_Task objective_: Take the line containing "How far is [40,109] located from the camera?" and all lines after it, through the end of the material, and repeat them exactly, pictures left out.

_Provided entries_:

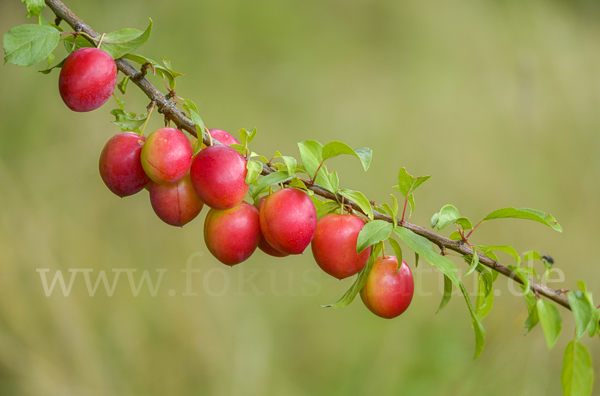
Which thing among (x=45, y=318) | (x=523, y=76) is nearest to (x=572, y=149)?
(x=523, y=76)

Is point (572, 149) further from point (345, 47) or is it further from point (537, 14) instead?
point (345, 47)

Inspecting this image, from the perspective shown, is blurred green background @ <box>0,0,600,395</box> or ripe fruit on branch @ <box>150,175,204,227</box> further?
blurred green background @ <box>0,0,600,395</box>

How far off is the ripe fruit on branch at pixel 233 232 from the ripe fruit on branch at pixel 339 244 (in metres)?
0.06

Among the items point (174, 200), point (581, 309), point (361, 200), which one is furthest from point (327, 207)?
point (581, 309)

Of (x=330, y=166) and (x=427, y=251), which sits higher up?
(x=330, y=166)

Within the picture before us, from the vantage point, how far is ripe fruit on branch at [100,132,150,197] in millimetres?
386

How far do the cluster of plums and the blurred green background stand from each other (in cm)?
69

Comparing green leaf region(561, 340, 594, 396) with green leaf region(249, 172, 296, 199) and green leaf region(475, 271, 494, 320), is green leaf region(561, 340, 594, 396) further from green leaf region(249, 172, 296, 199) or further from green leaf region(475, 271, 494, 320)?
green leaf region(249, 172, 296, 199)

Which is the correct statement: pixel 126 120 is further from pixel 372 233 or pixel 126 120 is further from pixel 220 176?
pixel 372 233

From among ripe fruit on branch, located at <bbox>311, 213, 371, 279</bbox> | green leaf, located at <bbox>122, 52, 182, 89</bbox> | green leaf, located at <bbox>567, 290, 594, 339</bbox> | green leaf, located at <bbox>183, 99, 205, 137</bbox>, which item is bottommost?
ripe fruit on branch, located at <bbox>311, 213, 371, 279</bbox>

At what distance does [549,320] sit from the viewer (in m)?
0.39

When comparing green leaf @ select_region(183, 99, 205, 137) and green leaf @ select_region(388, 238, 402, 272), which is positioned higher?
green leaf @ select_region(183, 99, 205, 137)

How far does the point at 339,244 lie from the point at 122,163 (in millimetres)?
211

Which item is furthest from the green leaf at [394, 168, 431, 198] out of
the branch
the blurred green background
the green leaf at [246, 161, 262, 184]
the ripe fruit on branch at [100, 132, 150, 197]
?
the blurred green background
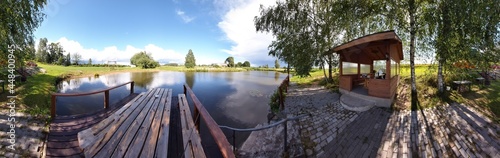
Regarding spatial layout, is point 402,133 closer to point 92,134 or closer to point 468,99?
point 468,99

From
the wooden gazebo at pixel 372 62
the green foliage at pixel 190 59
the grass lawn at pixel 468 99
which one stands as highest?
the green foliage at pixel 190 59

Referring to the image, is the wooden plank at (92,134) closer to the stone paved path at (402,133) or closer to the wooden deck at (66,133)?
the wooden deck at (66,133)

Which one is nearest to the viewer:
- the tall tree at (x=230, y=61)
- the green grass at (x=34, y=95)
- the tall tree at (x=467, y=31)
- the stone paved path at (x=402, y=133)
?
the stone paved path at (x=402, y=133)

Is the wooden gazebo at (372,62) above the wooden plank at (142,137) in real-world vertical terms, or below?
above

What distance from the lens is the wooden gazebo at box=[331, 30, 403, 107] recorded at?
741 cm

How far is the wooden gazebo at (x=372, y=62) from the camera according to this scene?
7414 millimetres

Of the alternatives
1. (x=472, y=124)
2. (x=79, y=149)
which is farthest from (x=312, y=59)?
(x=79, y=149)

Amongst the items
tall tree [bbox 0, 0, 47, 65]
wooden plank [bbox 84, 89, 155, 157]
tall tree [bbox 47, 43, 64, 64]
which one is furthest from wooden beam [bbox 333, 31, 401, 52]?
tall tree [bbox 47, 43, 64, 64]

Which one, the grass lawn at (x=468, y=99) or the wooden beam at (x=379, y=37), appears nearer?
the grass lawn at (x=468, y=99)

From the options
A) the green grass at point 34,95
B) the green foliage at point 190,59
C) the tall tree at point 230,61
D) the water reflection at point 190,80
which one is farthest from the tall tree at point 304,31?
the tall tree at point 230,61

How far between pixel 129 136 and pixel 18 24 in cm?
810

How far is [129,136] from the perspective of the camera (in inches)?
140

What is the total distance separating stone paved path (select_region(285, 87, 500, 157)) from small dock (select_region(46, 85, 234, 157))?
10.2ft

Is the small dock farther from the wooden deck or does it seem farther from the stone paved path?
the stone paved path
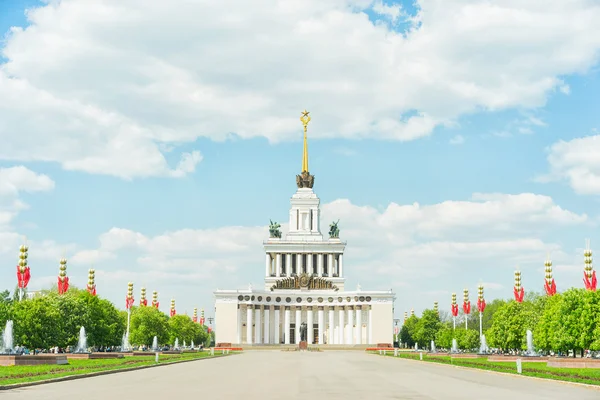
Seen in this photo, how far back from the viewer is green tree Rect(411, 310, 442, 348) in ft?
370

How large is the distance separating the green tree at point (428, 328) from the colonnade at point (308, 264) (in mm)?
40886

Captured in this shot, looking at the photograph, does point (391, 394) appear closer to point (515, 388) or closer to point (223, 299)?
point (515, 388)

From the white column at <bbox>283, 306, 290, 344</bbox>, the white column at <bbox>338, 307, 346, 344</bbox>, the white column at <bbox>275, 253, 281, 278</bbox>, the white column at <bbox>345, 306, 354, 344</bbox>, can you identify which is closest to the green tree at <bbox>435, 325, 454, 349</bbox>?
the white column at <bbox>345, 306, 354, 344</bbox>

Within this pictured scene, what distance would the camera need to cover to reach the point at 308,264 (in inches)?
6097

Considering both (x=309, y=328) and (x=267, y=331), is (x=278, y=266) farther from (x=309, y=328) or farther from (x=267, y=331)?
(x=267, y=331)

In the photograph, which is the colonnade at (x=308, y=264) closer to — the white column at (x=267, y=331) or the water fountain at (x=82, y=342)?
the white column at (x=267, y=331)

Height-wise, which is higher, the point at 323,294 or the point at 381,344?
the point at 323,294

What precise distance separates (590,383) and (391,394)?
30.4 ft

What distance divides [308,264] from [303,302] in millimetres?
12986

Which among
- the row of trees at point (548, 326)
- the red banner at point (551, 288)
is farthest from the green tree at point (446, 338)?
the red banner at point (551, 288)

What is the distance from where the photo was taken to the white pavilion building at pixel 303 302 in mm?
136875

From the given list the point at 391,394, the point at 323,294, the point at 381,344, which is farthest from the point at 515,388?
the point at 323,294

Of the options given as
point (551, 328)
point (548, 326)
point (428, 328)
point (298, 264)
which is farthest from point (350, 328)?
point (551, 328)

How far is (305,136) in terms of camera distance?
6432 inches
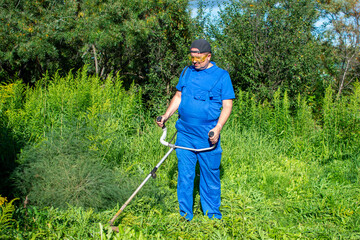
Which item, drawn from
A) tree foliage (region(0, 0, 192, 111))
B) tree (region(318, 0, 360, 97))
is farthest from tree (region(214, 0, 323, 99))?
tree (region(318, 0, 360, 97))

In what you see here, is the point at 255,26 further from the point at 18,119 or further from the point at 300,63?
the point at 18,119

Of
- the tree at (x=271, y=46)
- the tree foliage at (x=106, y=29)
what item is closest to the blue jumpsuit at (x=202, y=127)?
the tree at (x=271, y=46)

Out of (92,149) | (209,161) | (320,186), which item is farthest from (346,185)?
(92,149)

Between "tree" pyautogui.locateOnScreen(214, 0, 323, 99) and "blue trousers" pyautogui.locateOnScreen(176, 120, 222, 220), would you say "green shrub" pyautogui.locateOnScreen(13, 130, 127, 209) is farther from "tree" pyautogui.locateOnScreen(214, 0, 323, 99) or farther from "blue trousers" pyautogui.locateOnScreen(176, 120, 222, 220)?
"tree" pyautogui.locateOnScreen(214, 0, 323, 99)

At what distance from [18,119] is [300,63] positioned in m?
5.68

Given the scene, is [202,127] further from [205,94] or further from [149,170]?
[149,170]

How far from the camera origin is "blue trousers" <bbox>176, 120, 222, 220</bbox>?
3541mm

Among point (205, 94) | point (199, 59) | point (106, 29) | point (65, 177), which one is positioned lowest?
point (65, 177)

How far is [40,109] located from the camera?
524 centimetres

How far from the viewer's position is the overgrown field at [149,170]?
3.09 m

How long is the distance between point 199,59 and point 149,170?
211 cm

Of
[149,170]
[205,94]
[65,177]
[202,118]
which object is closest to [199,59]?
[205,94]

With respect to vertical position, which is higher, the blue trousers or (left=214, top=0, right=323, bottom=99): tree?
(left=214, top=0, right=323, bottom=99): tree

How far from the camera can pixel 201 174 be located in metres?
3.67
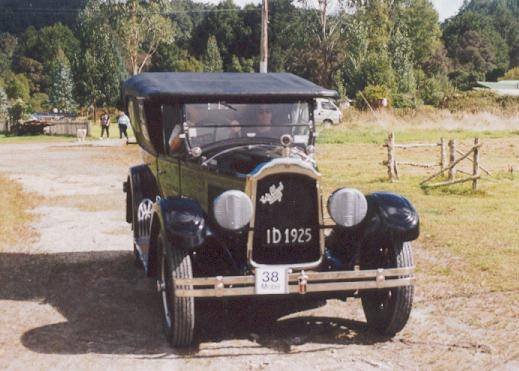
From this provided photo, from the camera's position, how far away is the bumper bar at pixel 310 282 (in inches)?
219

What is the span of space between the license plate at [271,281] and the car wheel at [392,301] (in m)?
0.89

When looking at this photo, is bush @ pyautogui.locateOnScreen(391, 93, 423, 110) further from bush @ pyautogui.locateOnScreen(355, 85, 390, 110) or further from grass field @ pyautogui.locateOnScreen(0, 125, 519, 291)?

_Exercise result_:
How far is [40,109] located from the camera?
524 centimetres

How far from the viewer's position is the overgrown field at [149,170]?
3.09 m

How long is the distance between point 199,59 and point 149,170?
211 cm

Of
[149,170]
[205,94]
[65,177]
[202,118]
which object is closest to [199,59]?
[205,94]

With respect to vertical position, which is higher, the blue trousers or (left=214, top=0, right=323, bottom=99): tree?
(left=214, top=0, right=323, bottom=99): tree

How far from the camera can pixel 201 174 be located in metres?
3.67
From this provided photo, from the camera's position, how far away is the bumper bar at pixel 310 282 (in inches)?
219

What is the span of space between the license plate at [271,281] and the car wheel at [392,301] (in m)?
0.89

When looking at this photo, is bush @ pyautogui.locateOnScreen(391, 93, 423, 110) further from bush @ pyautogui.locateOnScreen(355, 85, 390, 110) or further from grass field @ pyautogui.locateOnScreen(0, 125, 519, 291)?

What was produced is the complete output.